【黒瀬直宏が迫る 戦後中小企業史】第9回 減速経済期(1974~90年)の中小企業経営(1) NPO法人アジア中小企業協力機構 理事長 黒瀬 直宏

 「戦後中小企業史」をテーマにした黒瀬直宏氏(嘉悦大学元教授)の連載。第9回は、減速経済期(1974~90年)の中小企業経営(1)です。

 減速経済期には中小企業問題が悪化し始めましたが(前回参照)、中小企業の新たな革新も起きました。既存の国内耐久消費財市場は飽和化し、貿易摩擦も激しくなったので、産業は高加工度分野への移行を図り、製品の高付加価値化・多品種少量化が進みました。高付加価値化には中小企業の持つ各種専門情報が必要であり、多品種少量化は小回りの利く中小企業の得意とするところなので、中小企業の企業家活動の舞台が広がりました。
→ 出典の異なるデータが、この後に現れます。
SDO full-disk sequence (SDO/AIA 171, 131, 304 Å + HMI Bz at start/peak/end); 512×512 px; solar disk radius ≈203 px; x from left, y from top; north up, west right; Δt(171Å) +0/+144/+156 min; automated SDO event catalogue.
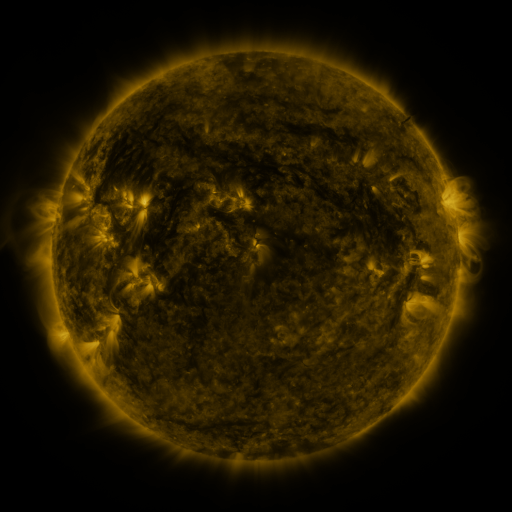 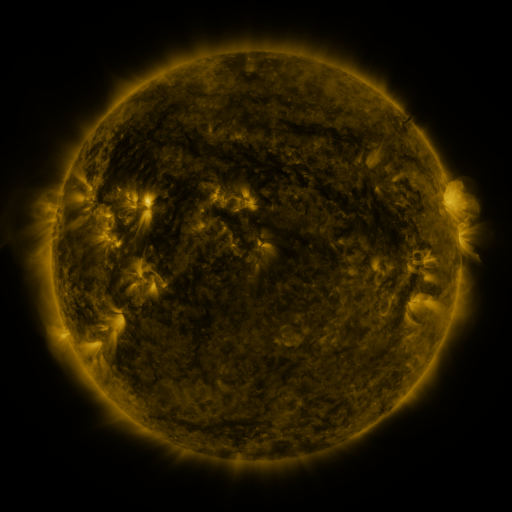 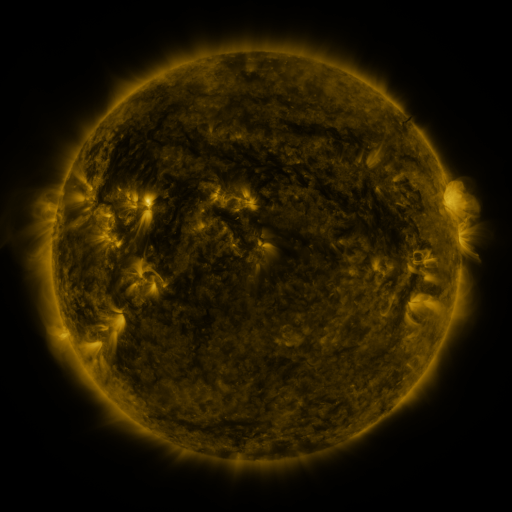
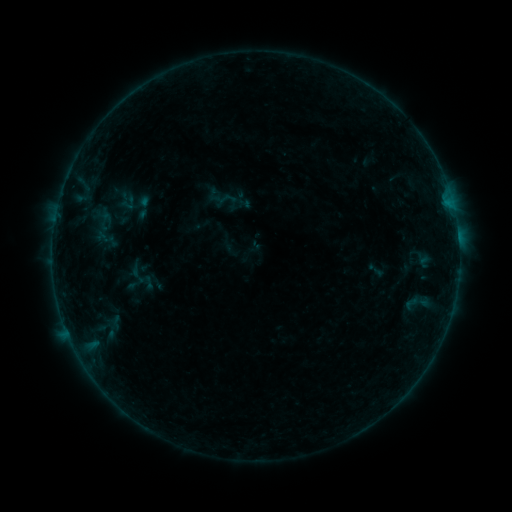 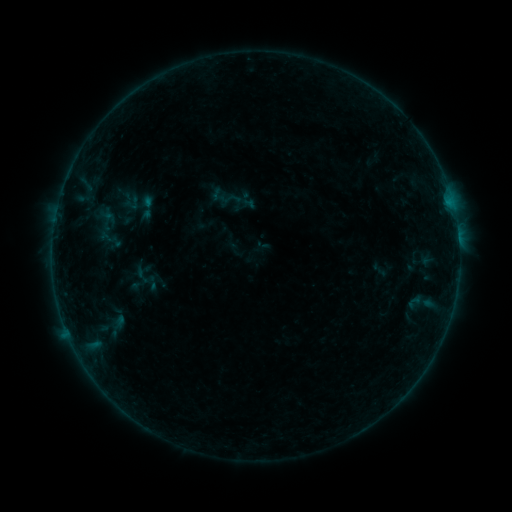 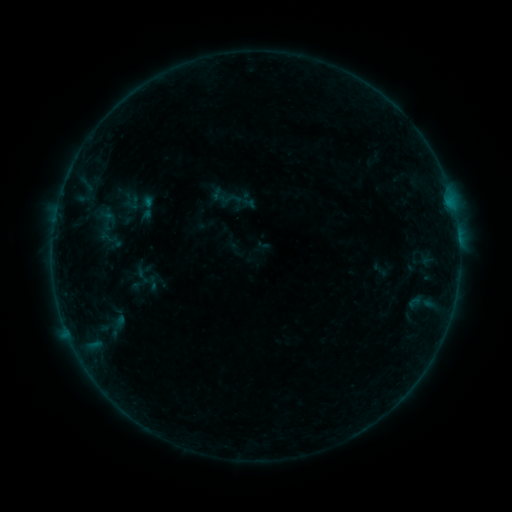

また、中小企業は人材不足に悩まされてきたために、従業員の能力を開花させ、情報発見活動を活発化させる経営理念や組織運営能力を磨いてきました。

 こうして企業家活動のための客体的、主体的条件が強化されたため、企業家活動が活発化し、次のような新たな「代表的発展中小企業」として「開発志向型中小企業」が出現しました。

「開発志向型中小企業」の特徴

 産業の高加工度化・製品の高付加価値化は、中小企業に製品の高機能化や多様化への貢献を要求します。それに応じて現れたのがこのタイプで、次の特徴があります。

 第1に、研究開発力を有し、差別化された製品や加工方法を生み出しています。中小企業の発展条件は高度成長期の量産性から研究開発による差別性へ移りました。

 第2に、研究開発に必要な情報的経営資源と効率的な多品種少量生産に必要なME(マイクロ・エレクトロニクス)機器が、主要な経営資源となっています。ME機器の代表が「メカトロ機」と呼ばれるNC工作機械で、プログラムを変えることにより種々の作業を熟練労働者並みに行えます。

 第3に、情報的経営資源の元になる「場面情報」発見のため、企業内および企業外(顧客や他企業)との情報共有に力を入れています(情報共有的組織運営)。

 筆者などが行った機械工業に関する調査によると、1989年時点で製品開発を継続的に行っている中小企業が全体で3分の1、小零細規模層(従業員1~19人)でも4分の1近くに達していました。また、下請企業の26.4%が「研究開発部門」を持っているという調査もあり(『中小企業白書1990年版』)、規模、業態を問わず、中小企業が開発志向化していることが分かります。

いくつかのタイプ

 「開発志向型中小企業」には次のようなタイプがあります。

 第1は「開発補完型」で、従来の下請企業が与えられた図面に基づいて生産するだけだったのに対し、親企業が提示した仕様を基に設計図を提案します。場合によっては仕様から提案します。一刻も早く新製品を市場に出したい大企業の製品開発を効率化する役割を果たしています。「開発志向型中小企業」のなかで最も多いタイプです。

 第2は「専門加工業型」です。唯一性の強い独創的な加工方法を開発する企業で、その開発力をいわば自社製品にしており、下請け企業の域を脱しています。

 第3は「製品開発型」で、市場規模の小さい産業用機械や日用消費財の開発を行う企業です。ただし、受託開発にとどまり、自社ブランド品開発に至らない企業もよく見かけます。

 第4は、「ベンチャー・ビジネス」で、「開発志向型中小企業」の中でも開発活動への特化度が高く(例えば、従業員の多くが研究開発要員であるというように)、情報集約度の極めて高い創造的な製品を生み出している企業です。なお、「ベンチャー・ビジネス」を、経営者が研究者などの専門職出身で、大企業をスピンアウトしたものが多いという点で、専門技能に依拠する伝統的中小企業とは断絶的ともいうべき相違があるとする見方もありました。しかし、その後、経営者が大企業出身者でない既存中小企業からも創造的な製品を生み出す中小企業が現れており、筆者は「ベンチャー・ビジネス」を伝統的中小企業と連続する「開発志向型中小企業」の1種として位置づけています。